Since the last issue of the SUN was published April 26, the paper has moved into new offices at 208 S. First Street, right above the Blind Pig Cafe. We've had plans to move the SUN out of the Rainbow People's Party complex on Hill Street for almost a year, and this finally realizes our goal of moving to a centrally located, easily accessible spot in the community. Moving our offices was one of the conditions we thought necessary to increase the participation of the community in the creation of the SUN. The more people who work on the paper, the more it will reflect the full spectrum of activity within Ann Arbor's rainbow community.
The SUN has been in its new space for three weeks, and the concrete changes that have taken place we would characterize as a good start in the right direction. The staff has grown to include up to 25 people doing the concrete work that results in the pages now in your hands. The addition of new staff members has put the SUN in touch with more people's knowledge and experience in the community, thereby enabling the paper to report on more of what's going on that it has in the past.

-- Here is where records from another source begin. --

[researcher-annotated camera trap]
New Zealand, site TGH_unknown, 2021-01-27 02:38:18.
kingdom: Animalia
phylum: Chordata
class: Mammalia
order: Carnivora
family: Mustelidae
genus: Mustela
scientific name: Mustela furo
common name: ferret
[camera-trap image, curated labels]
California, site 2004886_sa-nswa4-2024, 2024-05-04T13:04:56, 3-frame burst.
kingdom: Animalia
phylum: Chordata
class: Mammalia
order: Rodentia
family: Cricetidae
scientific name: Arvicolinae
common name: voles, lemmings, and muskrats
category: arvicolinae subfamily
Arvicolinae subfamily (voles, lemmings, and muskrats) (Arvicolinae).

We now hold staff meetings for anyone who's shown an interest in working on the SUN. At the meetings we criticize the paper, discuss its future directions as well as how to organize ourselves better to implement our plans.

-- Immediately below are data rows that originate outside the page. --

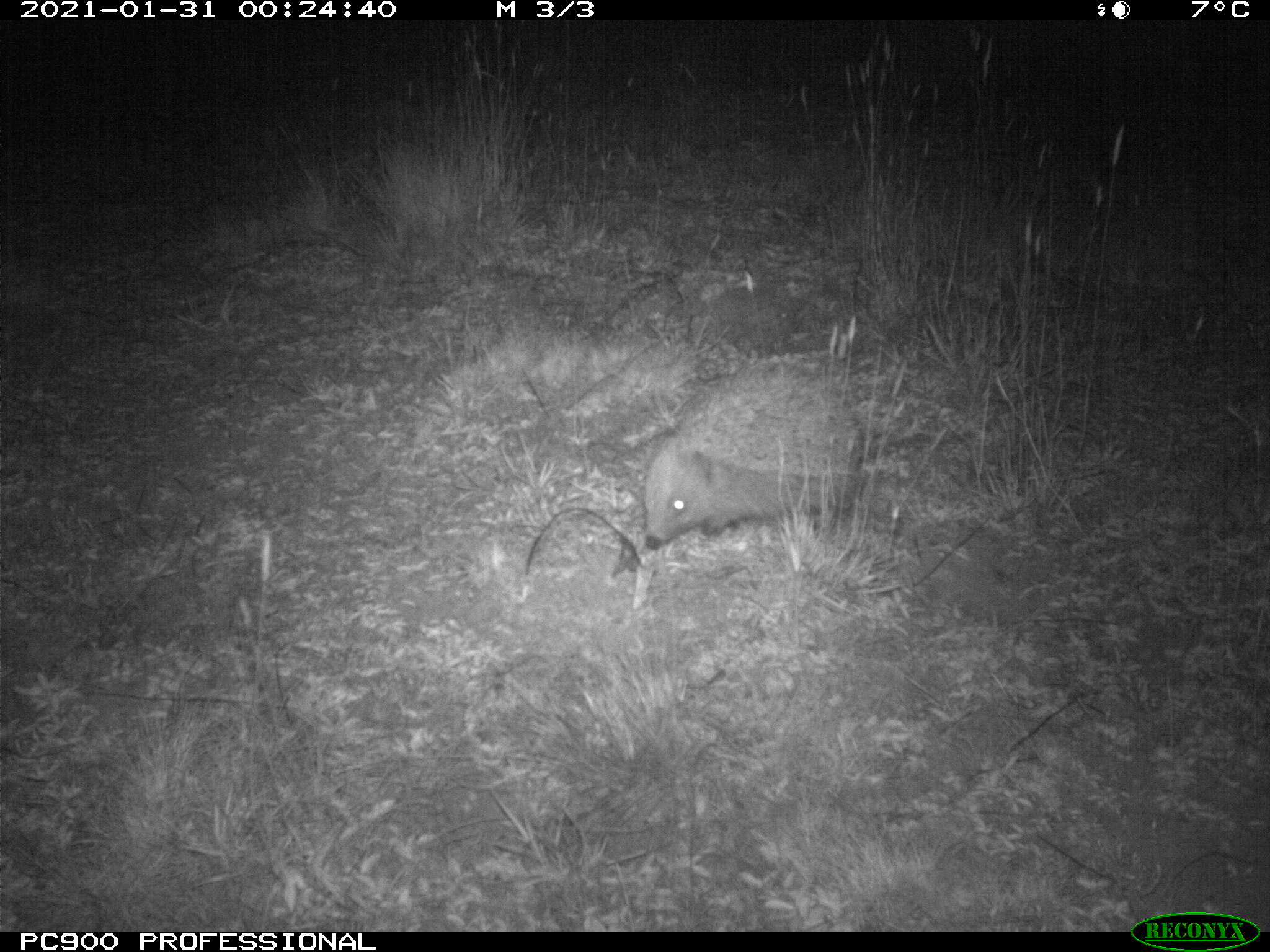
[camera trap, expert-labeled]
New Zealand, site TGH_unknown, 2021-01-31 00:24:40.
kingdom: Animalia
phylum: Chordata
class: Mammalia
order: Eulipotyphla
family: Erinaceidae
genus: Erinaceus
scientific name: Erinaceus europaeus europaeus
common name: european hedgehog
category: hedgehog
Hedgehog (european hedgehog) (Erinaceus europaeus europaeus).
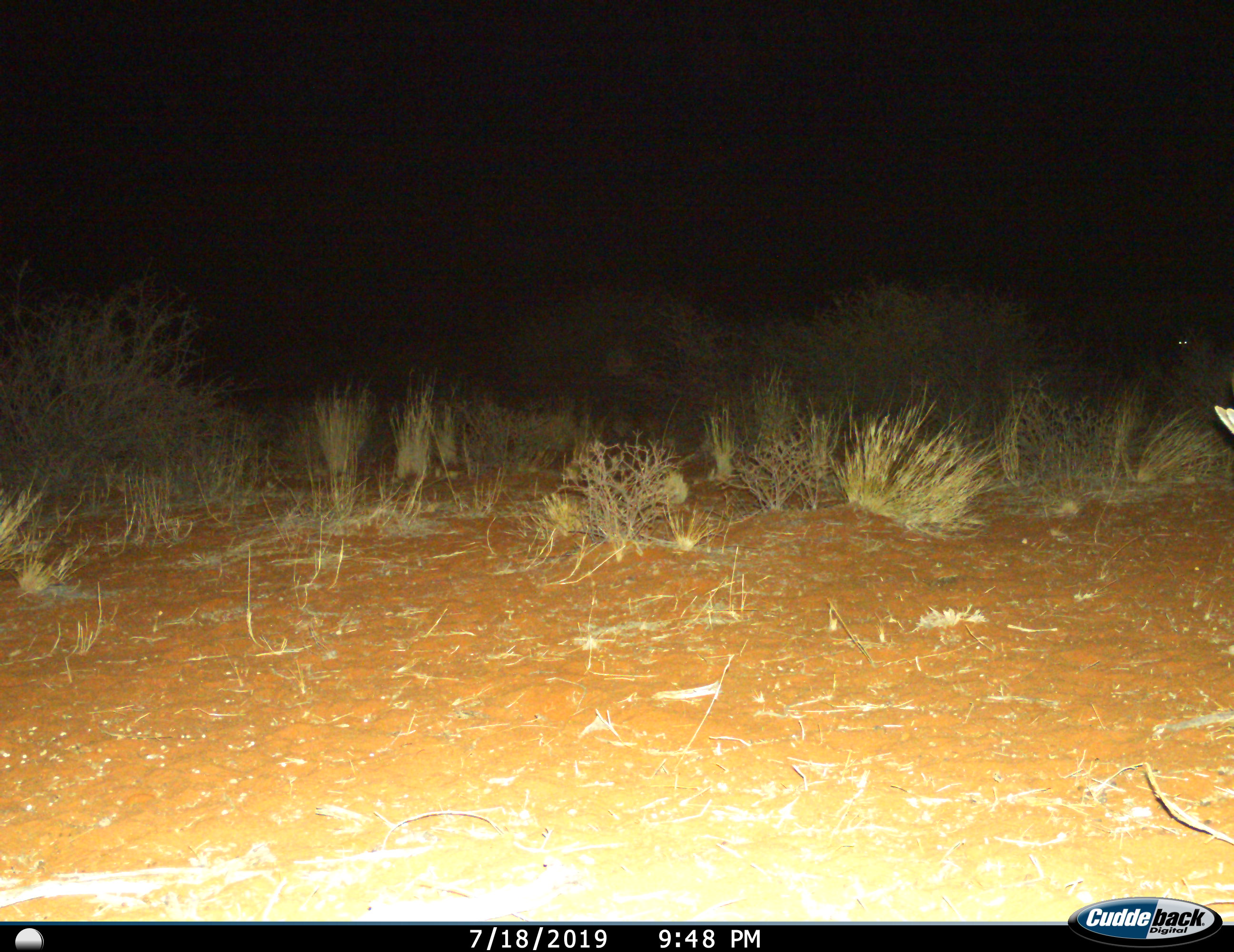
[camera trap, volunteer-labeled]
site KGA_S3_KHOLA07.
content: unidentified animal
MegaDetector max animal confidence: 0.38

The editorial board of the SUN, consisting of staff members who take the most responsibility for all aspects of the paper's operations, is also changing. Formerly it consisted almost entirely of Rainbow People's Party members. Some of them have now left the board to concentrate on other work, and have been replaced by staff members who've shown a great deal of committment to the creation of the SUN as a community newspaper. This is the first issue of the paper that many new staff members have ever worked on, and we expect that as they gain experience others will be joining the editorial board.
This expansion is one of the main purposes of the SUN as we seek to organize more and more people into alternative, communalist institutions. The SUN is one such institution. We are an alternative to the regular, capitalist media and seek to be communalistic so that decisions are made by a collective of people all equally responsible for what happens. And we are published by the People's Communications Committee.

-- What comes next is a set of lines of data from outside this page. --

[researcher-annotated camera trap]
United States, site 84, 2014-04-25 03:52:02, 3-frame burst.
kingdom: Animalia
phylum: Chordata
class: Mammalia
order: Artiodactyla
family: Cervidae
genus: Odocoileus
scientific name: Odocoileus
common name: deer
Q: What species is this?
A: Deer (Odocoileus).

As we said in our last issue, the PC'.C. is "a collective of people who are concerned with serving the community's complex communications needs," including radio, televisiĆ³n, newspapers, bulletin boards, flyers and the still unestablished Tribal Network community switchboard. The Committee is part of the Tribal Council, "a mass organization of rainbow people (freeks and hippies) which seeks to involve all the people in our community in the process of struggle, to transform the social order into which we have been thrust."
As we also said last issue, these are still mostly ideas at this point, but we hope the move to First Street and the expansion of the staff are first steps in their implementation.
The existence and expansion of the SUN is especially important now since we no longer have access to a community radio station (see article page 10). This comes at a time when Communications among ourselves is more necessary than ever for survival, as the Republican majority on City Council is already making repressive moves to attack and divide us.
We're trying to make the SUN as accessible as possible. The office is open Monday through Saturday from 11-5 during the day. During those times someone is always around to talk with people who drop by. At the top of the stairs is a series of baskets where people can submit articles or letters, and a bulletin board where news of the SUN is posted.
We're striving to be a bi-weekly newspaper, but it's taken us a month to put this issue out. This was the first time we worked out of our new offices, and we're still learning how to organize the influx of new people so that we can work together to produce the newspaper this community needs.